What if I deny access to storage pools not named layer8? Well, I would first have to filter for an object, a string that starts with “storage_pool:”

def authorize(details, object, entitlement):
  if details.Username == "96bd207fe6a1b5ca48284f012e036fff43126870c52949479fe5647c61791db2":
    return True
  if details.Username == "025a3516ca2c622a93446548954e33d75eafa3e8173d0d6a435fc27d4072932e":
    if object.startswith("storage_pool:"):
      if object != "storage_pool:layer8":
        return False
      return True
    if details.IsAllProjectsRequest == True:
      return False
    if object == "project:layer8":
      if entitlement == "can_view":
        return True 
    if details.ProjectName == "layer8":
      return True
    if details.ProjectName == "default":
      if entitlement == "can_view_resources":
        return True
    if object == "server:incus":
      if entitlement == "can_view":
        return True
      if entitlement == "can_view_resources":
        return True
  else:
    return False

This still doesn’t restrict the Layer 8 certificate from uploading to the default storage pool. Actually now, Incus seems to crash/freeze, and I have to restart the systemd service in order to get back.

Okay. At this point, attempting to upload an ISO crashes Incus (testing with the allow all log script). The API won’t load, and the command line just hangs as well. Systemd logs don’t say anything, so I’m stuck. I can restart Incus, but this changes testing my authorization scriptlets from annoying to painful.

I’m going to update the website this, and make a post in the Incus forum.

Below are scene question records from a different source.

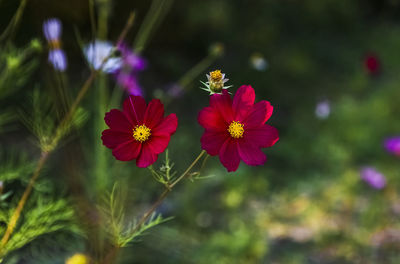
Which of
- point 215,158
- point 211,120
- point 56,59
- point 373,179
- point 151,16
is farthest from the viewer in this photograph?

Post: https://discuss.linuxcontainers.org/t/authorization-scriptlet-how-to-allow-a-restricted-certificate-to-access-a-single-storage-pool/23497/2

But I need a solution now, pretty much.

def authorize(details, object, entitlement):
  if details.Username == "96bd207fe6a1b5ca48284f012e036fff43126870c52949479fe5647c61791db2":
    return True
  if details.Username == "025a3516ca2c622a93446548954e33d75eafa3e8173d0d6a435fc27d4072932e":
    if object.startswith("storage_pool:"):
      if object != "storage_pool:layer8":
        return False
      return True
    if details.IsAllProjectsRequest == True:
      return False
    if object == "project:layer8":
      if entitlement == "can_view":
        return True 
    if object == "profile:layer8/default":
      return True
    if details.ProjectName == "layer8":
      return True
    if details.ProjectName == "default":
      if entitlement == "can_view_resources":
        return True
    if object == "server:incus":
      if entitlement == "can_view":
        return True
      if entitlement == "can_view_resources":
        return True
  else:
    return False

This, plus:

incus project set layer8 limits.disk.pool.default=0

are what I ending up using.

Okay. It doesn’t work the way I want. But I’m close enough, so I guess I’ll just roll with it instead.